═══ SUPPLIED RECORDS ═══

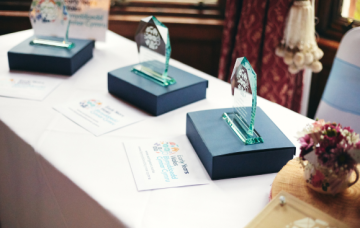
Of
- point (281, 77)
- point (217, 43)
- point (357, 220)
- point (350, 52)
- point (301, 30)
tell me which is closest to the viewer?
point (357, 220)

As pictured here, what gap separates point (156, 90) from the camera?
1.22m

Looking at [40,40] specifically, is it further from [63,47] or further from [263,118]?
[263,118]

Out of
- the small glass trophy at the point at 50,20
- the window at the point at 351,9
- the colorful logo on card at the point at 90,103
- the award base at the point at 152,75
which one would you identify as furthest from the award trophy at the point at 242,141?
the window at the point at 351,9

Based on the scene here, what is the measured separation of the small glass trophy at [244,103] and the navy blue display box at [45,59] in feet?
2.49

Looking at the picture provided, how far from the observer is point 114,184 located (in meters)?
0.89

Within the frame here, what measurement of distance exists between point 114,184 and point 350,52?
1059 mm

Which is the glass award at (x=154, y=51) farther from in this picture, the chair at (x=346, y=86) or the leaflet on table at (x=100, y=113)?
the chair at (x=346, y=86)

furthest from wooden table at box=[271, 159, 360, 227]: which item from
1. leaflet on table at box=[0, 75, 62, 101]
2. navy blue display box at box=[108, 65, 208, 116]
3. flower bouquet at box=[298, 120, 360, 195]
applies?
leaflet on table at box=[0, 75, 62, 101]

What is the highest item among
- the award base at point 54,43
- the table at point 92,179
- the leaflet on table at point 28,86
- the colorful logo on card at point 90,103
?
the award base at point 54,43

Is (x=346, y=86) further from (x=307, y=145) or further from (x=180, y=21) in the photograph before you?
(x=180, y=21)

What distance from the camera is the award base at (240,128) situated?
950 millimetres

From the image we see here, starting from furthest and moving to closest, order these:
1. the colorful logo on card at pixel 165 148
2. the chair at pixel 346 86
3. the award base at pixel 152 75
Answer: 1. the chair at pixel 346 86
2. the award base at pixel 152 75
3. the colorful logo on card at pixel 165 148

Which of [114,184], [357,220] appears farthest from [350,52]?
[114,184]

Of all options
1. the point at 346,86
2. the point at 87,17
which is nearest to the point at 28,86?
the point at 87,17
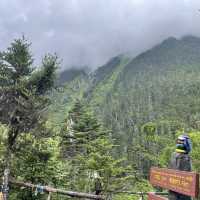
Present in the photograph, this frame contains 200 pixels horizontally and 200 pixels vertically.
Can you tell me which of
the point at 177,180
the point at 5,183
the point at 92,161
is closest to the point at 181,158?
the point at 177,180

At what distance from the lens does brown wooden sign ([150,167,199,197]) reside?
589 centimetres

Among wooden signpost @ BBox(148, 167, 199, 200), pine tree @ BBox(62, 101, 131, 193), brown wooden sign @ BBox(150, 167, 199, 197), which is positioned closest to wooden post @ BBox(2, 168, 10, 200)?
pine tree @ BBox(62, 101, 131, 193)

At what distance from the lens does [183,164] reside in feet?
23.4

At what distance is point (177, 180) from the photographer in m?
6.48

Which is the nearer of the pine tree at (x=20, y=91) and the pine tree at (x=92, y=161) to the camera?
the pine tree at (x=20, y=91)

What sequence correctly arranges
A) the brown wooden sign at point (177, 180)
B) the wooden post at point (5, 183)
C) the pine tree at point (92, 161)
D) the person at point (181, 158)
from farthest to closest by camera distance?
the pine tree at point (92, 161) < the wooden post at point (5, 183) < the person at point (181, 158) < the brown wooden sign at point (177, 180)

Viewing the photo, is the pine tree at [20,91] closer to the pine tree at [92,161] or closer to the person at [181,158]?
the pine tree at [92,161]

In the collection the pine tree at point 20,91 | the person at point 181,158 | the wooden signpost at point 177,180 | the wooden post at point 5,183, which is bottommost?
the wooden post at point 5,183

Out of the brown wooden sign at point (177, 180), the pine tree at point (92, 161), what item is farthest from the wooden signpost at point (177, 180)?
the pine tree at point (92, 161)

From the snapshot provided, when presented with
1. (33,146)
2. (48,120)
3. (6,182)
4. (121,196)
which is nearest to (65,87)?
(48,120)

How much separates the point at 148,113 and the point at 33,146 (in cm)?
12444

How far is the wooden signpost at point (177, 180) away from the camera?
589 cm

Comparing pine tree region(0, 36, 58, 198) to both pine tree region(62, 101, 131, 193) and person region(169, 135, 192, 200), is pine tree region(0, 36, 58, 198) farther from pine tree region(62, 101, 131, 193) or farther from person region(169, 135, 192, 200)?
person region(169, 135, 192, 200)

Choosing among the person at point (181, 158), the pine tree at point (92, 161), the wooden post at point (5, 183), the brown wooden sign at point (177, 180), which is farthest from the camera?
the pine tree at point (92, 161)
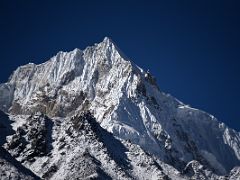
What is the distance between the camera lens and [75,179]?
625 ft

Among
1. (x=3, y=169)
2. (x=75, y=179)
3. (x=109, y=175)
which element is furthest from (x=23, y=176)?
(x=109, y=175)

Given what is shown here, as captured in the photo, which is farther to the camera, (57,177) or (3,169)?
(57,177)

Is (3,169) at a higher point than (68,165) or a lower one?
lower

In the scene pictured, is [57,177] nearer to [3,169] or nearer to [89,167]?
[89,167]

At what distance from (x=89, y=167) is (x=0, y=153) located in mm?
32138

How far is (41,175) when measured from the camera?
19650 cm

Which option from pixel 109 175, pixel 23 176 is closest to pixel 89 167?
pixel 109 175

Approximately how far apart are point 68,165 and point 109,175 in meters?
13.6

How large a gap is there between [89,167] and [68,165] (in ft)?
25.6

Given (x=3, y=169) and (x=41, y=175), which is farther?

═══

> **WRITTEN REQUEST**:
Reproduce all of the rows with "navy blue display box" swapped for "dark blue display box" throughout, keeping everything else the same. Omit the pictures from your answer.

> **ANSWER FOR THE TASK**:
Of
- point (281, 77)
- point (217, 43)
- point (357, 220)
- point (350, 52)
- point (301, 30)
tell me which is closest to the viewer?
point (357, 220)

As pictured here, what gap separates point (156, 90) from the camera?
1.22m

Looking at [40,40] specifically, is it further from [63,47] or further from [263,118]?
[263,118]

Out of
- the small glass trophy at the point at 50,20
- the window at the point at 351,9
- the colorful logo on card at the point at 90,103
- the award base at the point at 152,75
which one would you identify as furthest from the award trophy at the point at 242,141?
the window at the point at 351,9

Based on the scene here, what is the measured separation of the small glass trophy at [244,103] and the dark blue display box at [45,59] in feet?
2.49

Looking at the picture provided, how far from the observer is point 114,184 located (in meters)?
0.89

Within the frame here, what measurement of distance exists between point 114,184 and point 350,52?
1059 mm

Which is the glass award at (x=154, y=51) farther from in this picture, the chair at (x=346, y=86) or the leaflet on table at (x=100, y=113)?
the chair at (x=346, y=86)

furthest from wooden table at box=[271, 159, 360, 227]: which item from
1. leaflet on table at box=[0, 75, 62, 101]
2. dark blue display box at box=[108, 65, 208, 116]
3. flower bouquet at box=[298, 120, 360, 195]
applies?
leaflet on table at box=[0, 75, 62, 101]

What is the highest item among
- the award base at point 54,43
- the table at point 92,179
- the leaflet on table at point 28,86
- the colorful logo on card at point 90,103
?
the award base at point 54,43

Is (x=346, y=86) further from (x=307, y=145) or further from (x=180, y=21) in the photograph before you?
(x=180, y=21)

What distance from the camera is the award base at (240,128) situated?
950 millimetres

From the image we see here, starting from furthest and moving to closest, order these:
1. the colorful logo on card at pixel 165 148
2. the chair at pixel 346 86
3. the award base at pixel 152 75
Answer: 1. the chair at pixel 346 86
2. the award base at pixel 152 75
3. the colorful logo on card at pixel 165 148

Which of [114,184], [357,220] appears farthest from [350,52]?
[114,184]

Of all options
1. the point at 346,86
2. the point at 87,17
which is nearest to the point at 28,86?
the point at 87,17
Present in the photograph, this frame contains 200 pixels horizontally and 200 pixels vertically.
Can you tell me which of
the point at 177,180
the point at 5,183
the point at 92,161
is closest to the point at 181,158?
the point at 177,180

At what distance from the lens does brown wooden sign ([150,167,199,197]) reside?
589 centimetres

Among wooden signpost @ BBox(148, 167, 199, 200), pine tree @ BBox(62, 101, 131, 193), brown wooden sign @ BBox(150, 167, 199, 197), which is positioned closest to wooden post @ BBox(2, 168, 10, 200)?
pine tree @ BBox(62, 101, 131, 193)

At what distance from the lens does [183,164] reside in feet?
23.4

At what distance is point (177, 180) from the photographer in m?
6.48

Which is the nearer of the pine tree at (x=20, y=91) and the pine tree at (x=92, y=161) to the camera?
the pine tree at (x=20, y=91)

What sequence correctly arranges
A) the brown wooden sign at point (177, 180)
B) the wooden post at point (5, 183)
C) the pine tree at point (92, 161)
D) the person at point (181, 158)
from farthest to closest by camera distance?
the pine tree at point (92, 161) < the wooden post at point (5, 183) < the person at point (181, 158) < the brown wooden sign at point (177, 180)

Viewing the photo, is the pine tree at [20,91] closer to the pine tree at [92,161] or closer to the person at [181,158]?
the pine tree at [92,161]

In the collection the pine tree at point 20,91 | the person at point 181,158 | the wooden signpost at point 177,180 | the wooden post at point 5,183, which is bottommost?
the wooden post at point 5,183

Out of the brown wooden sign at point (177, 180), the pine tree at point (92, 161), what item is farthest from the wooden signpost at point (177, 180)?
the pine tree at point (92, 161)

From the snapshot provided, when presented with
1. (33,146)
2. (48,120)
3. (6,182)
4. (121,196)
which is nearest to (65,87)?
(48,120)

How much separates the point at 148,113 and the point at 33,146 (in cm)?
12444

How far is the wooden signpost at point (177, 180) away from the camera?
589 cm

Comparing pine tree region(0, 36, 58, 198) to both pine tree region(62, 101, 131, 193) and person region(169, 135, 192, 200), is pine tree region(0, 36, 58, 198) farther from pine tree region(62, 101, 131, 193) or farther from person region(169, 135, 192, 200)?
person region(169, 135, 192, 200)

Choosing among the person at point (181, 158), the pine tree at point (92, 161), the wooden post at point (5, 183), the brown wooden sign at point (177, 180), which is farthest from the camera?
the pine tree at point (92, 161)
What is the distance between the camera lens and [75,179]?
625 ft

Among
1. (x=3, y=169)
2. (x=75, y=179)
3. (x=109, y=175)
which element is furthest from (x=23, y=176)?
(x=109, y=175)

Given what is shown here, as captured in the photo, which is farther to the camera, (57,177) or (3,169)?
(57,177)

Is (3,169) at a higher point than (68,165) or a lower one?
lower

In the scene pictured, is [57,177] nearer to [3,169] or nearer to [89,167]?
[89,167]

At what distance from (x=89, y=167) is (x=0, y=153) located in mm?
32138

How far is (41,175) when measured from the camera?
19650 cm

Which option from pixel 109 175, pixel 23 176 is closest to pixel 89 167?
pixel 109 175

Approximately how far apart are point 68,165 and point 109,175 in meters?
13.6

How large a gap is there between [89,167] and [68,165] (in ft)?
25.6

Given (x=3, y=169) and (x=41, y=175), which is farther?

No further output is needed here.